In 1883, Ernest Renan delivered his famous lecture “Islam and Science” at the Sorbonne, a lecture that would continue to be debated throughout the following century. In this controversial speech, Renan argued that Islam, or more precisely orthodox Islam, which he described as “far removed from anything that could be called rationalism or science,” had made no contribution to humanity in the name of science and knowledge. For Renan, whatever was produced during the period corresponding to the Islamic Golden Age and considered worthy of praise was not the product of Islam, which he called “the reign of dogma” and “the heaviest chain that humankind has ever borne.” Rather, it was “entirely the work of Persians, Christians, Jews, Ḥarrānians, Ismāʿīlīs, Muslims internally rebelling against their own religion.” Indeed, for Renan, who believed that “from orthodox Muslims [rational discourse] received nothing but curses” and “to honor the Islam of Avicenna, Avenzoar, Averroes, is like honoring the Catholicism of Galileo.”

Why, then, might this lecture still matter for debates on Islam and democracy? Contemporary readers may find Renan’s take to be sweeping, radical, scientifically groundless, and even Islamophobic, despite all our assumptions, modernist imaginaries, and dominant Western-centered forms of knowledge production. Nonetheless, the lecture matters for two interconnected reasons. The first can be addressed through the relationship between Orientalism and normative secular liberal democracy; the second, through the discourses on Islam and democracy produced by Muslim actors within a modern framework.

Orientalist Prescriptions of Secular Liberal Democracy

First, Renan’s text is important because it claimed to open an academic(!) window onto the Islamic world, a world that had previously been described through the exotic accounts of travelers, envoys, and merchants. Academic, that is, “logical” and “rational.” Yet Renan, who thought he was carrying the cultural debates and religious polemics of earlier periods into a supposedly “scientific” arena, was in fact constructing an Orientalist structure of knowledge. More importantly, with reference to Edward Said, these narratives, which reinforced certain perceptions of the East in general and the Islamic world in particular, were built not upon objective realities but upon political and cultural discursive superiority.
#####
* **Challenges**
A. In the passage on Renan's lecture, condense the paragraph beginning "Why, then, might this lecture still matter" into a short list that keeps its main points.
B. Carry the passage on Renan's lecture forward from its final sentence, writing the next paragraph of the section on Orientalist prescriptions of secular liberal democracy.

* **Material provided**
#####
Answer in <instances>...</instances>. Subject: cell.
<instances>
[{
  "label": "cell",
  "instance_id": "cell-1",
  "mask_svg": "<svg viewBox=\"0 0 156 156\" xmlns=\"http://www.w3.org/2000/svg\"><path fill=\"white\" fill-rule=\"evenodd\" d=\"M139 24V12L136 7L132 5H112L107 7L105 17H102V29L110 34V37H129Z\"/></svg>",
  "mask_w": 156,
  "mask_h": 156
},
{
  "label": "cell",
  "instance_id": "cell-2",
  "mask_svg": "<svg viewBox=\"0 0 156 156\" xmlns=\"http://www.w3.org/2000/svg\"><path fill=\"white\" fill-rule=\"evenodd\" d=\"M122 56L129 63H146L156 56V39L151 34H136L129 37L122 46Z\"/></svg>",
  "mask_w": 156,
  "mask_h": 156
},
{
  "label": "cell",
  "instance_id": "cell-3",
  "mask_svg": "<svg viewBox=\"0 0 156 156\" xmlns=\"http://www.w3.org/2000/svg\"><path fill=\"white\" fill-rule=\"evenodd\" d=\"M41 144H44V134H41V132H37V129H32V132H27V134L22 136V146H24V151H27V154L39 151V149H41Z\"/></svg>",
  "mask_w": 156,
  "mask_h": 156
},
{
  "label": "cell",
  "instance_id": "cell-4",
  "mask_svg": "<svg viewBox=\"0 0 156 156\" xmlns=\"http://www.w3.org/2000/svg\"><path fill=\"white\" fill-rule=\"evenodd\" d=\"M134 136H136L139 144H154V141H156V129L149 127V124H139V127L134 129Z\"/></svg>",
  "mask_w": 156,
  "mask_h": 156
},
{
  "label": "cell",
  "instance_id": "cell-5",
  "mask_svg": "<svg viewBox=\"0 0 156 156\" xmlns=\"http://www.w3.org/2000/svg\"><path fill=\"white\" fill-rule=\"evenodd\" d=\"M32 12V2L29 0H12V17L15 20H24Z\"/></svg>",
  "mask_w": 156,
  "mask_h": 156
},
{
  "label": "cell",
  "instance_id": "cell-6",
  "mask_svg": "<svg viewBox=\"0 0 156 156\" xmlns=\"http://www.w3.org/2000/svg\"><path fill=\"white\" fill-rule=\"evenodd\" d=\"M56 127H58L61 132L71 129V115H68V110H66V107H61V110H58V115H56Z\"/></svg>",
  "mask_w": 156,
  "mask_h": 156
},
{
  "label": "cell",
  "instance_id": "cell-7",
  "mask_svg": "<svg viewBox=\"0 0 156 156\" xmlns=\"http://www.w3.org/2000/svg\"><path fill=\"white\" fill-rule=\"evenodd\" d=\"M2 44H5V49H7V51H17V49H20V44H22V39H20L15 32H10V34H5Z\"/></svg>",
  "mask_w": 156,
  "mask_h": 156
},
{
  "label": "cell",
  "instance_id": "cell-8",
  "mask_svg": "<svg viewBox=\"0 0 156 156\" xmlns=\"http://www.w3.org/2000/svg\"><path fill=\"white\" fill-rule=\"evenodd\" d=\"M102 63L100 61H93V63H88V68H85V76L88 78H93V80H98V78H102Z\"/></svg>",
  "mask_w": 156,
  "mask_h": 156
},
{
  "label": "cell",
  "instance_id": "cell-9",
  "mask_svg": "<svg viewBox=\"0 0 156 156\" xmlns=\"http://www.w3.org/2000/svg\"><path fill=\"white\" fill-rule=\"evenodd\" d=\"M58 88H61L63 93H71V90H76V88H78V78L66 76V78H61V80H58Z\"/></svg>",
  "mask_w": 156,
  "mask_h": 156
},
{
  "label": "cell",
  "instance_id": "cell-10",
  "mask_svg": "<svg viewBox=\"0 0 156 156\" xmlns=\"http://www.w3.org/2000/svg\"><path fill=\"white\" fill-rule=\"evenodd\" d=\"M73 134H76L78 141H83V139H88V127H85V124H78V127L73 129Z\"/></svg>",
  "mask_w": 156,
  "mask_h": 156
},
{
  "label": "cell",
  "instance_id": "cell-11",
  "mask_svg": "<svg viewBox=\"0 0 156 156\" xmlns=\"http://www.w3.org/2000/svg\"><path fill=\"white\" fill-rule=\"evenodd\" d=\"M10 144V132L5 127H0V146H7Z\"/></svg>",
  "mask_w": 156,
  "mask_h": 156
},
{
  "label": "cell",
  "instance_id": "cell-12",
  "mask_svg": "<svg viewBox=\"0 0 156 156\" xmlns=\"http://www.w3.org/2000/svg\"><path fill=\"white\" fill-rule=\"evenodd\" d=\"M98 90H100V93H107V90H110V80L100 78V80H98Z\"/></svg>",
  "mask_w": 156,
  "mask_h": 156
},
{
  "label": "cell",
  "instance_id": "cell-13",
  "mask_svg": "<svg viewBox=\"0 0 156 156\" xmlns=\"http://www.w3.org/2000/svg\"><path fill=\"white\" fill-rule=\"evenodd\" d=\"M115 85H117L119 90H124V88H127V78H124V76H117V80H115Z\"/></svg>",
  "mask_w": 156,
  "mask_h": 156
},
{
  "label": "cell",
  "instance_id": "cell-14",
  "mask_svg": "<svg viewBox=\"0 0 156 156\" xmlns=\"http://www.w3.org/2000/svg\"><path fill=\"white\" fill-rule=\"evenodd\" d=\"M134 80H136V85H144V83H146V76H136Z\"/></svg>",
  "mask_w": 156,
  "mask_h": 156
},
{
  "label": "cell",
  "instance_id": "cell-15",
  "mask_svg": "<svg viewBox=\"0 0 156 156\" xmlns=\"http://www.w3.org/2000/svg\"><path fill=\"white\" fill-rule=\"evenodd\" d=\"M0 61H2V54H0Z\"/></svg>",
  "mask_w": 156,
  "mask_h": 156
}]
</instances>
#####
* **Replies**
A.
- The question: why Renan's lecture still matters for debates on Islam and democracy.
- Today's readers may find his view sweeping, radical, scientifically groundless, and even Islamophobic.
- It still matters for two interconnected reasons:
  - the relationship between Orientalism and normative secular liberal democracy;
  - the discourses on Islam and democracy produced by Muslim actors within a modern framework.

B.
Renan did not hesitate, for instance, to attribute intellectual laziness and a lack of inquiry to all Muslims through a brief reference to a conversation between the qadi of Mosul (an Ottoman Islamic legal and administrative official) and the British traveler and diplomat Layard. According to the narrative, during one of his travels, Layard asked the qadi of Mosul questions about the city’s demographics, sources of livelihood, and so on. The qadi replied that it was meaningless to inquire into such matters and that the idea of calculating the number of households or people in the city had never occurred to him. The problem is that Renan, who presents this situation as an inherited problem of Muslims, never engages in critical reasoning about the scene he selectively quotes in his lecture. He does not seek verification. For instance, he does not consider that the Ottoman administration, which collected at least fifty different types of taxes from its peasants, might have been aware of the demographic structure of a provincial center such as Mosul. Nor does he include the contrary views of local or foreign historians of the period. Yet, despite all this, Renan does not hesitate to describe Layard as a “lucid thinker” and the qadi with whom he spoke as “intellectually lazy.”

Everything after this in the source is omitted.